Would someone please explain to me how I could spent a month at the children’s hospital taking care of kids with gastroenteritis, and never get sick, and then spend two days seeing elderly patients with gastroenteritis in the ER, and promptly catch it? Hmm? I suppose it’s good for a would-be surgeon to remember what gastrointestinal illness feels like, so one doesn’t dismiss patients’ complaints too cavalierly. However, God, I promise this episode will last me for at least . . . twenty years, ok?

I really didn’t think I was so difficult to get along with, so prone to starting turf battles. But I can’t get along with PAs. Can it all be purely their problem, or am I doing something to set this off? I swear the older PA looks like a tomcat getting ready to defend territory, back arched, hair on end, when he walks in to start a shift, and sees me by the doctor’s station. I try really hard to be as respectful to the two of them as I would be to an attending, since that’s basically what they’re functioning as. The younger one and I are on ceasefire terms; but not the older one.

The other day there was an older guy (so nice and sweet and polite and funny, I could have spent all day talking to him, reassuring him that if his family doctor had said he had had a stroke, then he really had, and the two medicines he was on were just perfect for him, and he should definitely keep taking them) with a paronychia: infection collecting just south of the fingernail. His “lady friend” was concerned, and had made him come get it checked out.

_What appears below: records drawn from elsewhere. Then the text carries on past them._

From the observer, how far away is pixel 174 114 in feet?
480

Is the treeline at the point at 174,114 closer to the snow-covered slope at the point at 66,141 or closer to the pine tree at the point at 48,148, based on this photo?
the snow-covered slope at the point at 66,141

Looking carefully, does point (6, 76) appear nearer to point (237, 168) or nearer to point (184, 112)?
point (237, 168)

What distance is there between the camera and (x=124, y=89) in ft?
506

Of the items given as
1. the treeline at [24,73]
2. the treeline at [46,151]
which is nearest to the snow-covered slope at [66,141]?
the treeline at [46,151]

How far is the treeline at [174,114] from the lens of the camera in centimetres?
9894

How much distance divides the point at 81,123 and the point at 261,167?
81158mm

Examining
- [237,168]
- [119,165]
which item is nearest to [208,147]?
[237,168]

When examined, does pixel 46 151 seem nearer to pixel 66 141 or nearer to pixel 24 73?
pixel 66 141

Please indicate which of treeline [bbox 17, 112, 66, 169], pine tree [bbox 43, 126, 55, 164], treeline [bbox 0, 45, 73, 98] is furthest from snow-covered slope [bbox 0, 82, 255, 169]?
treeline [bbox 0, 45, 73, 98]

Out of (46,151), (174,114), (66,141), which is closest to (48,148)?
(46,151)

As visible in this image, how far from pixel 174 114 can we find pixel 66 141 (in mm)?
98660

The attending planned to lance it, but the PA arrived before the lidocaine took complete effect, so the procedure was handed over for the PA to supervise me doing. Yeah right. (Wouldn’t you think that prepping and draping an already infected location would be a safe job to give the medical student? Not according to my friend. I think Tom is going to be a good name for him.) After getting everything set up to his satisfaction, he let me pick up the scalpel, and with much trepidation allowed me to make a 2mm incision. Nothing came out, so he took over with the scalpel, and after edging 1mm in the other direction, got the desired results.

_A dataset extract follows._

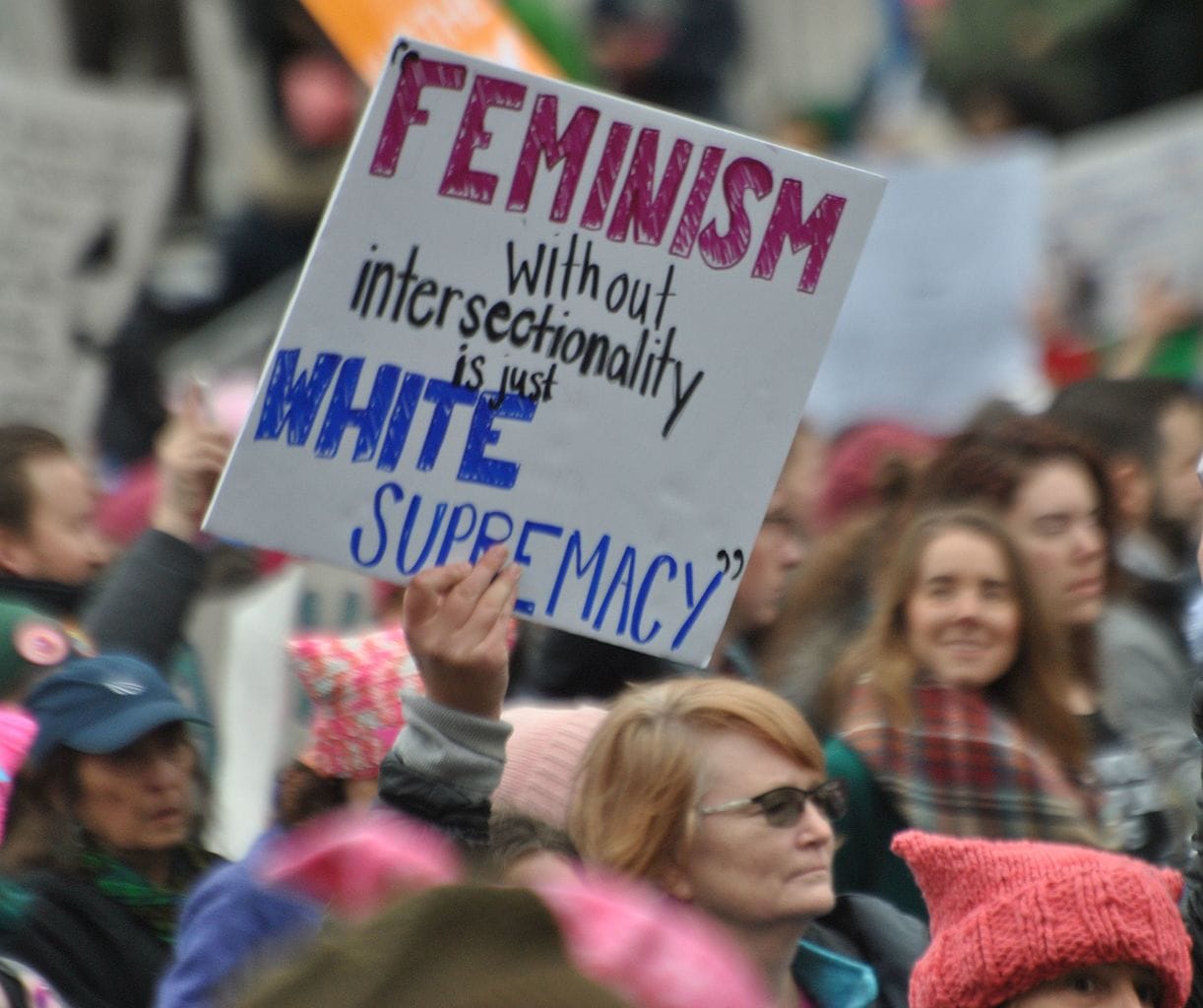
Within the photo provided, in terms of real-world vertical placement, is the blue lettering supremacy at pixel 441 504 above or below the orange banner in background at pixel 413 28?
below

I saw the nurse setting up a suture kit down the hall, so I asked what it was: hand laceration. Admittedly, done with a power saw. I asked him very politely, “Could I help with this one, or would you rather do it yourself?” He said I could assist, but he wanted to be very careful about tendons. So I hovered around the area for half an hour while he saw other patients, until I guess he figured I wasn’t going to disappear, and he would have to do it with me. (There was a PA student around here too; and I do feel bad for edging into his territory; but he wasn’t present when this started, and if Tom had bluntly said, this one belongs to my student, I wouldn’t have minded as much; I don’t think.)  The day before when someone lacerated his wrist, the attending sent me to see it and wash it; although he took a quick look at it, mainly he took my word for it that there were no tendons cut, and no major blood vessels injured. I sewed it up all by myself. (Ok, so it did take me half an hour to do; but there was no one watching me, and the patient was perfectly happy with the result.) So I felt rather injured by Tom’s attitude.

The doctor asked at one point, as I was hovering, if I was going to sew it up. I said, “I don’t think Tom trusts me.” The doctor became a little concerned, and said, oh definitely, it was my job to do any suturing or procedures; but I didn’t want to take it any further. After all, don’t accuse a servant to his master; Tom has worked here for years, and he’s going to be with these doctors long after I’m gone; and if you’re asking who does a better job, of course he does.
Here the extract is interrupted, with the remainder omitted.